Hang on to your wallets! A tax briefing recently issued by CCH indicates the President’s budget proposal includes almost $1 billion for IRS operations.

Families with incomes over $66,000 currently pay two-thirds of all taxes and are in the top 25 percent. Guess who will be targeted to facilitate income redistribution if Congress supports the President’s proposed 8-percent increase for the IRS? Make sure your tax documentation for recent tax year filings and this year are in order or risk the wrath of IRS’s penalties and interest.

If the IRS gets additional funding, let’s hope they use it wisely. There certainly have been some blemishes on their performance. For example, the Treasury Inspector General for Tax Administration reported last quarter that unauthorized workers claimed $4.2 billion in Additional Child Tax Credits in 2010. Legislation passed in the Clinton administration barred those taxpayers from claiming the Earned Income Tax Credit and many federal benefits. But the ACTC was implemented after that measure passed Congress, and the IRS does not believe it has the standing to ban unauthorized workers from claiming it.

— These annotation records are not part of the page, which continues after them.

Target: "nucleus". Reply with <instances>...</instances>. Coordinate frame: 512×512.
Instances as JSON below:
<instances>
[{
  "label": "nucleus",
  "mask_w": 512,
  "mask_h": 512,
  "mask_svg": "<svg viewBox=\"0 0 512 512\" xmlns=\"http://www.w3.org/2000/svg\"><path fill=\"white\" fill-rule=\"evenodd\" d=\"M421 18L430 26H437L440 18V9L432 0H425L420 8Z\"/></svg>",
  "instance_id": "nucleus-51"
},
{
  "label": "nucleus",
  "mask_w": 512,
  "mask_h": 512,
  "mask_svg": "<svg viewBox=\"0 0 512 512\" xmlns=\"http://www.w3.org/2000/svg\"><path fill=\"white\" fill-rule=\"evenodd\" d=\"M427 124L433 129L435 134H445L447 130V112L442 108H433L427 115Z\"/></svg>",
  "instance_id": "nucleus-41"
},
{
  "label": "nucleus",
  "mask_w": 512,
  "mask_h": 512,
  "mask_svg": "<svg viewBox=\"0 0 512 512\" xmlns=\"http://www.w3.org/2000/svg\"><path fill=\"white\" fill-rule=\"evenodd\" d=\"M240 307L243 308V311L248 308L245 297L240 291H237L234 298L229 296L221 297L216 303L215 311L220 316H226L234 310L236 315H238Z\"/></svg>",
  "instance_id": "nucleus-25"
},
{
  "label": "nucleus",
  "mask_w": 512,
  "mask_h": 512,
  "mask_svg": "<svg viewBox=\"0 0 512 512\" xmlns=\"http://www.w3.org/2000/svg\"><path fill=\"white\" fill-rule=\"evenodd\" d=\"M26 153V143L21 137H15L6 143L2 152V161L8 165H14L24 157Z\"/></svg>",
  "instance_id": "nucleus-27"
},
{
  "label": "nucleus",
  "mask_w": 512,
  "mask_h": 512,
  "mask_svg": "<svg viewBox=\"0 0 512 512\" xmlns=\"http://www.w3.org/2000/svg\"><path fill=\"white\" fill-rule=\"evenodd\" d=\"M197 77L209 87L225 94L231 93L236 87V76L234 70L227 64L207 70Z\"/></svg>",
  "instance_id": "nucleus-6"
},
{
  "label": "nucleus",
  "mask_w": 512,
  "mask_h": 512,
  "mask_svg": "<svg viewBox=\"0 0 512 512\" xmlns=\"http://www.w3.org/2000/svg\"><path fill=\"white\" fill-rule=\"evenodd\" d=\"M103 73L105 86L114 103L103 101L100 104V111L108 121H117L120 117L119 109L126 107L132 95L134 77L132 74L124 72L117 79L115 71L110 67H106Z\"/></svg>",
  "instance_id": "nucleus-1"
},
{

Here is another example for you. The IRS wrongly demanded from 80,000 taxpayers repayment of first-time homebuyer tax credits, according to another report last quarter from the Inspector General.

Need more? Earlier last year, the Inspector General reported 20 percent of federal tax credits claimed for alternative and plug-in electric vehicles during the first seven months of 2010 were erroneous, costing U.S. taxpayers more than $33 million.

You get the picture. Big Brother is proposed to get bigger regardless of performance accountability. In 1986, the tax code was reformed. Since then all we see is more complexity subject to special interests, abuse and human error. Presidential candidates and congressmen championing reform that embraces the KISS principle (keep it simple stupid) have the right idea.